• **MATERIAL PROVIDED**
--- START ---

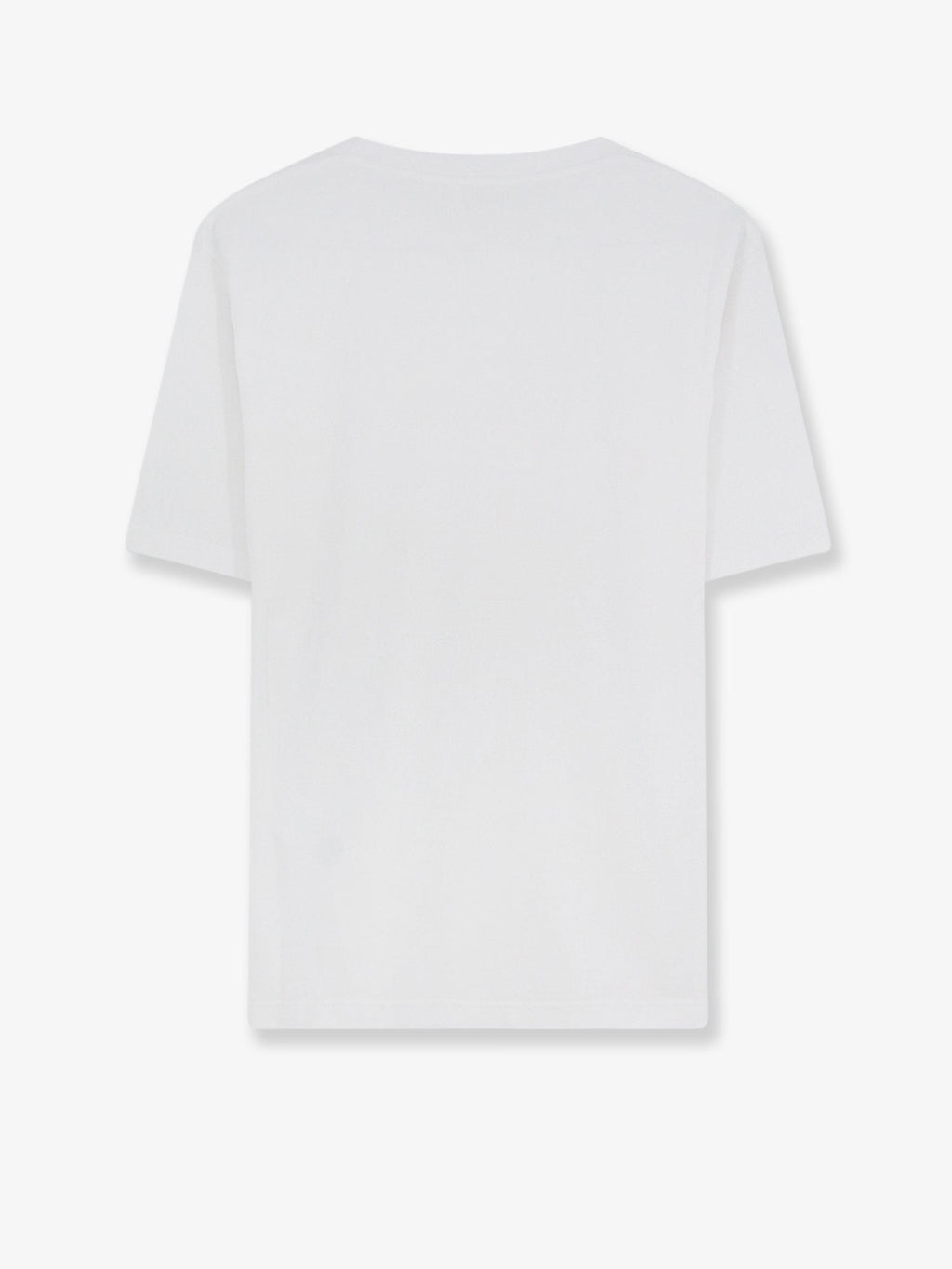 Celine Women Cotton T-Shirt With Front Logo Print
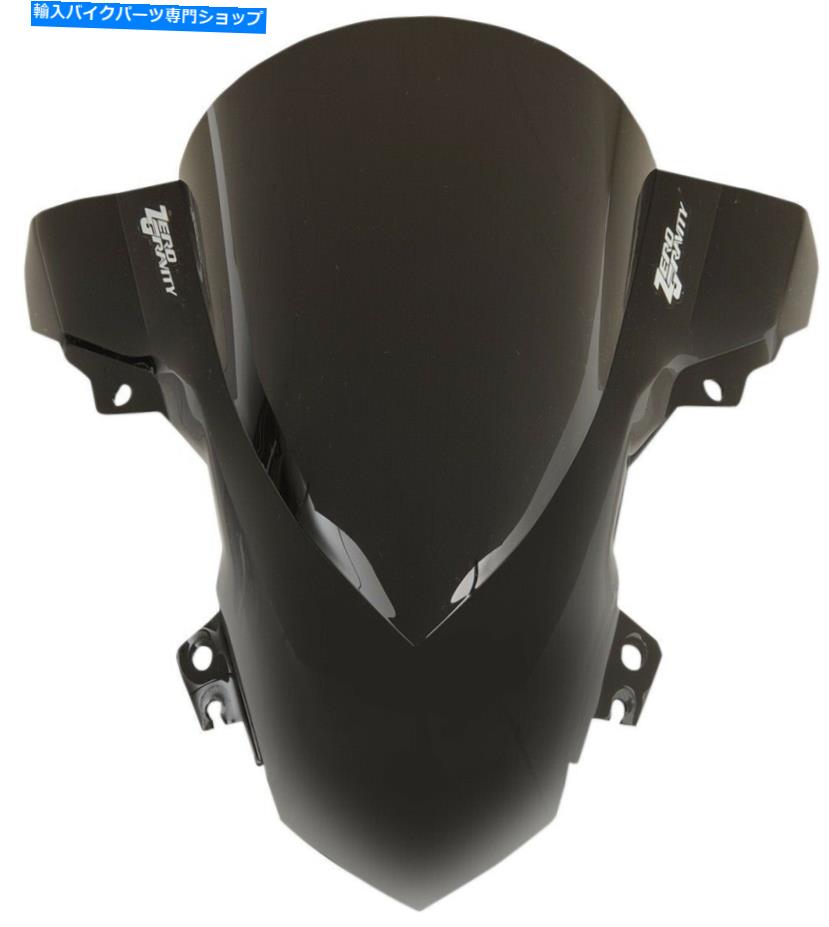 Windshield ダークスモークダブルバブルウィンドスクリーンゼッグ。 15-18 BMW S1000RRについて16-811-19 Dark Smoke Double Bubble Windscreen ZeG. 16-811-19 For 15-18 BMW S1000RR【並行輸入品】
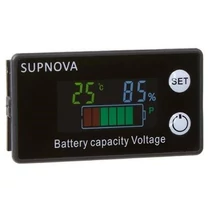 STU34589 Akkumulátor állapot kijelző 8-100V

--- END ---

• **YOUR ASSIGNMENT**
Please retype the data exactly. The pictures do not go in.

• **ANSWER**
 Celine Women Cotton T-Shirt With Front Logo Print
 Windshield ダークスモークダブルバブルウィンドスクリーンゼッグ。 15-18 BMW S1000RRについて16-811-19 Dark Smoke Double Bubble Windscreen ZeG. 16-811-19 For 15-18 BMW S1000RR【並行輸入品】
 STU34589 Akkumulátor állapot kijelző 8-100V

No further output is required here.